This poses the question of why worship the gods in the first place? The gods of Krynn are fickle and cause so much strife - just look at the world's history.
Krynn survived perfectly well for nearly 40 years without the gods during the Age of Mortals. The people discovered divine magic through mysticism as you describe; they no longer needed to prostrate themselves before the gods.
I would contest that the people of Krynn survived perfectly well. Takhisis was still there, preparing for the War of Souls. In the meantime, Ansalon was ruled by five dragon overlords who terraformed the hell out of Ansalon and made life miserable.
It took the gods, specifically Takhisis, to break their reign. Some of the other gods, like Chislev, are trying to undo the damage done to the continent.
The theme of the Age of Mortals, post-War of Souls, is that people have a choice. "May the gods guide your way, or not, as you choose."
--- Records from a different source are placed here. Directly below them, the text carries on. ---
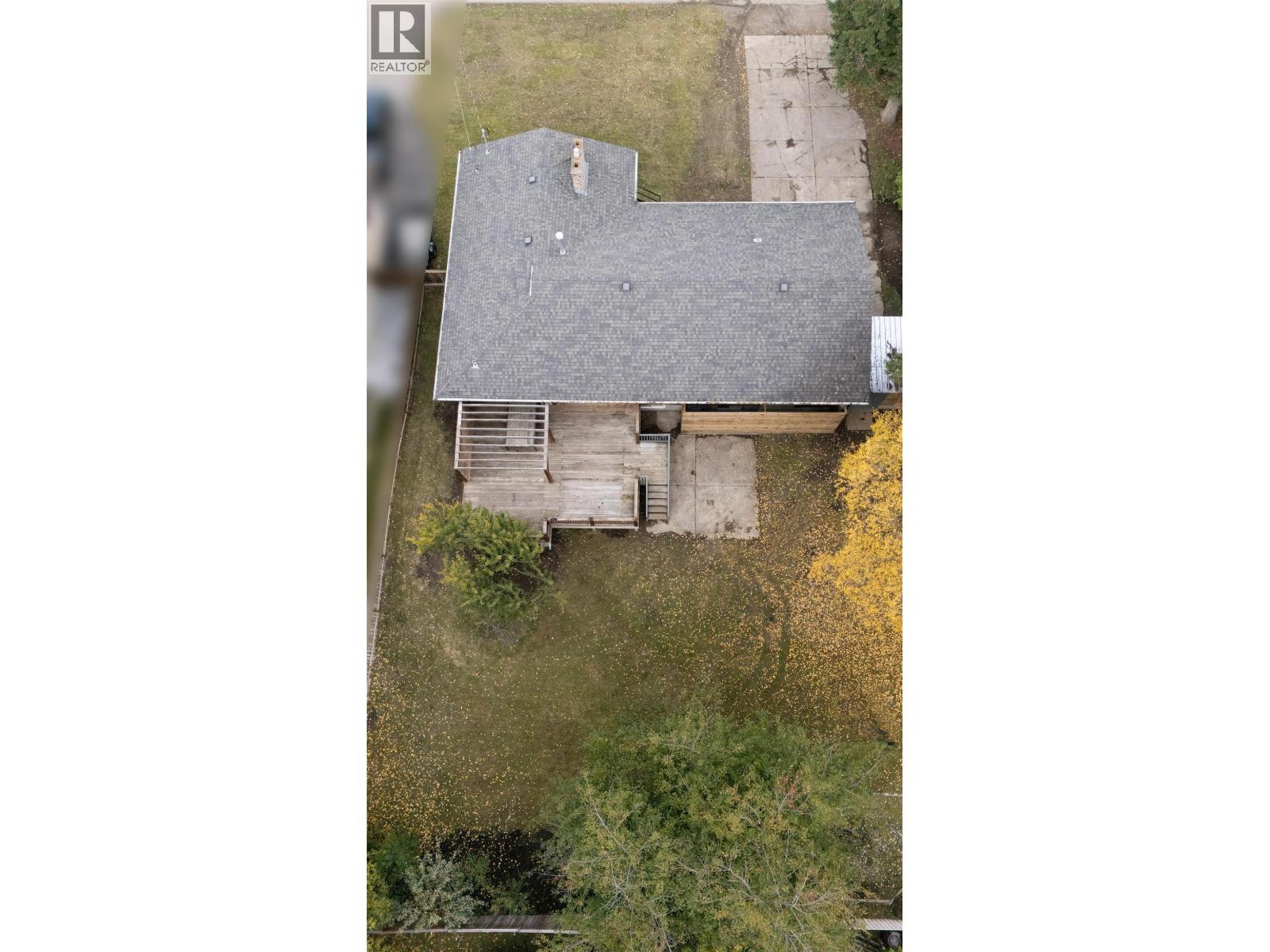 3019 Killarney Drive, Prince George, British Columbia  V2K 2A8 - Photo 38 - R3059481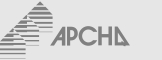apchq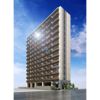 デュオフラッツ仙台木町通リネアの間取り画像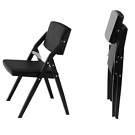 Pedro Useche Dobravel Folding Chair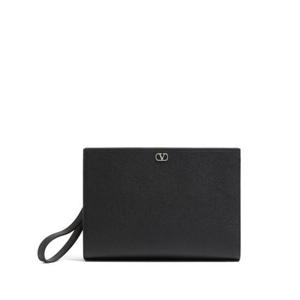 발렌티노 가라바니 토트백 7Y0P0AN7UAG 0NO Black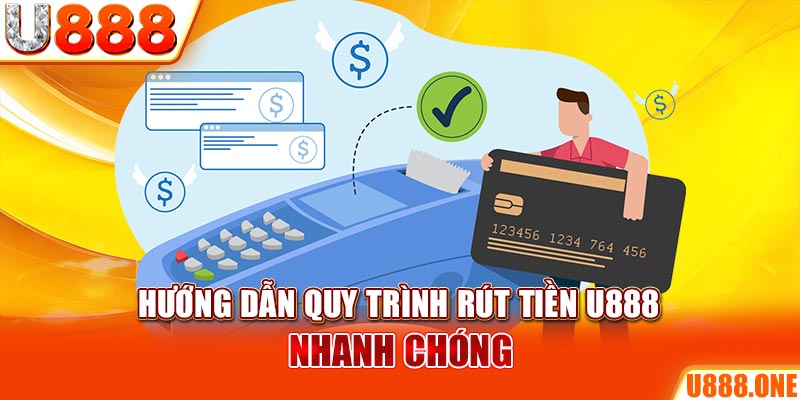 u88 nổ hũ 52 là gì
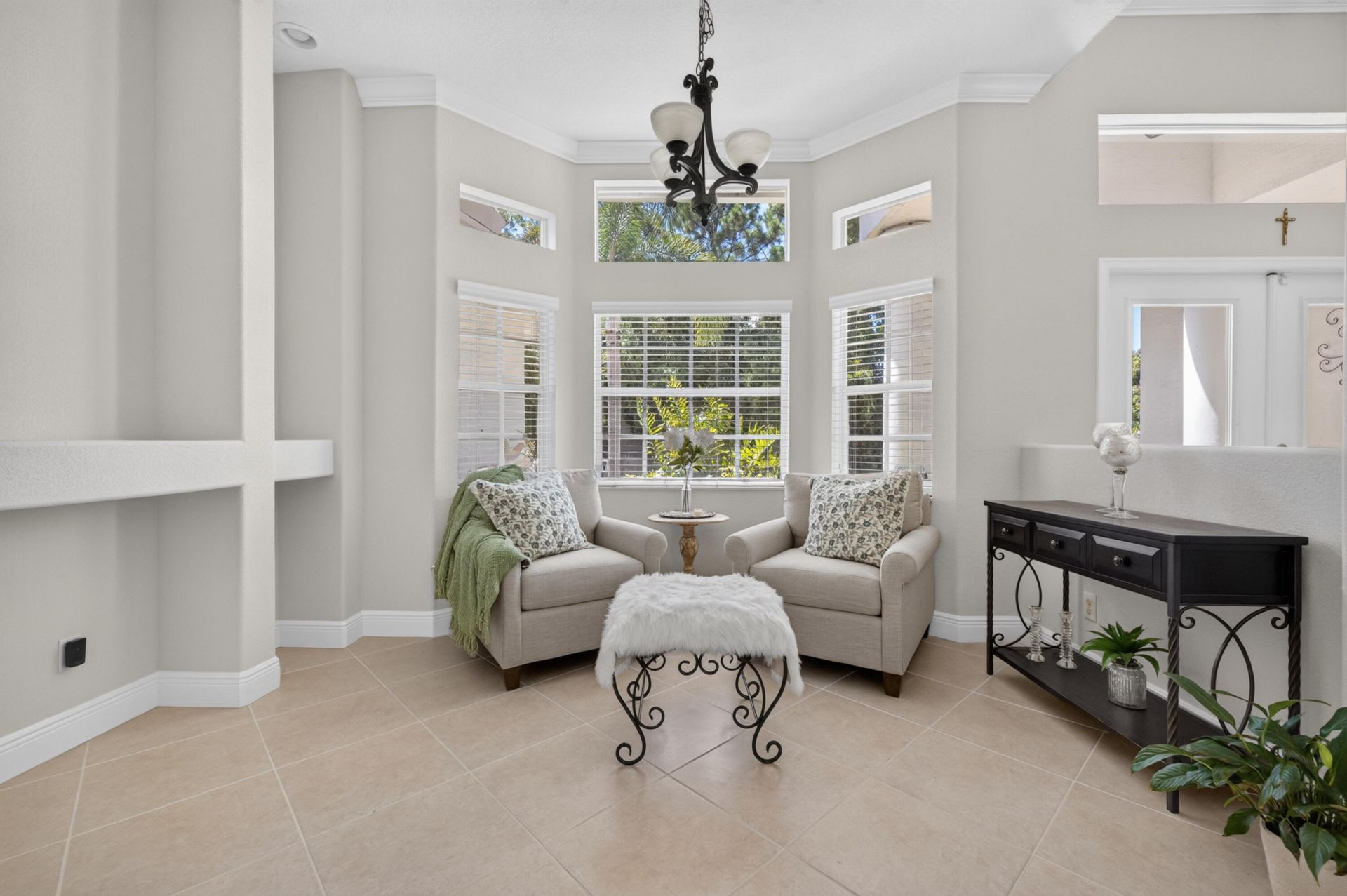 1925 SW Oakwood Road, Port Saint Lucie, FL 34953 Photo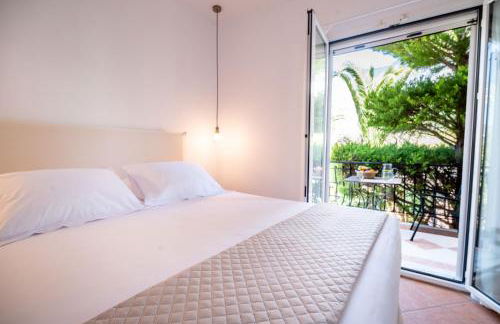 Christoforos Apartments - Foto 16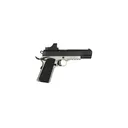 EAA Girsan MC1911S Government 45 ACP 5" 8+1 Two Tone - Girsan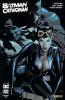Batman/Catwoman - 10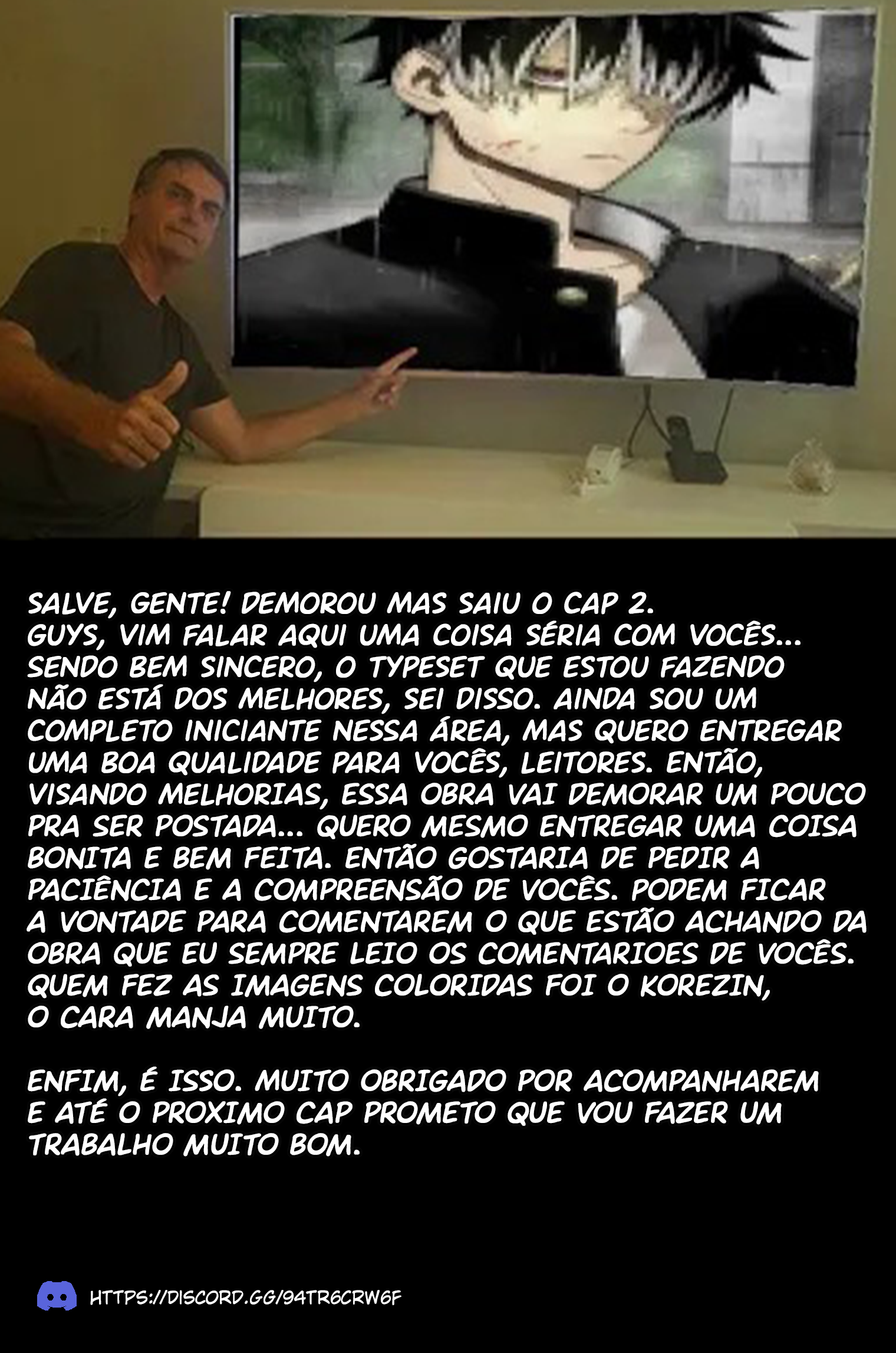 Cap 2 página 36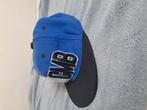 pet, Kleding | Heren, Hoeden en Petten, Ophalen of Verzenden, Zo goed als nieuw, One size fits all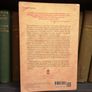 The Complete Kama Sutra :The First Unabridged Modern Translation of the Classic Indian Text Image 2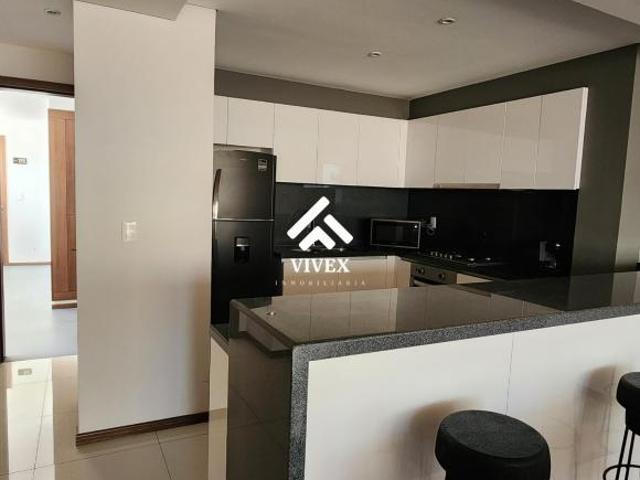 Departamento en venta en Pachuca De Soto, Hidalgo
I wonder what would happen to Krynn if the faith in gods dried up and mysticism took over? It stands to reason the world wouldn't disintgrate as it survived perfectly fine without the gods during the Age of Mortals. The sun still rose, the tides still came in and out, life went on while the absent gods tried to find their missing world.
Yeah, but the world suffered.
From a gaming standpoint, mysticism was a replacement for cleric magic. It was given some good flavor in the SAGA rules system. The mystic in 3.5 was to the cleric what the sorcerer was to the wizard. So yeah, Krynn can survive. But it loses so many themes without the gods.
Mysticism could be adapted to other worlds. Thematically, it's similar to the Force (minus the midichlorians). It's a magical power of life. It can be the source of divine magic. In 4e, you could expand on that to include primal and psionic magic too. For Dragonlance, I use mysticism as one possible source of the divine, primal, and psionic power sources. And yes, I do use the psionic power source since a few of the Spheres of Mysticism were borderline psionics anyway.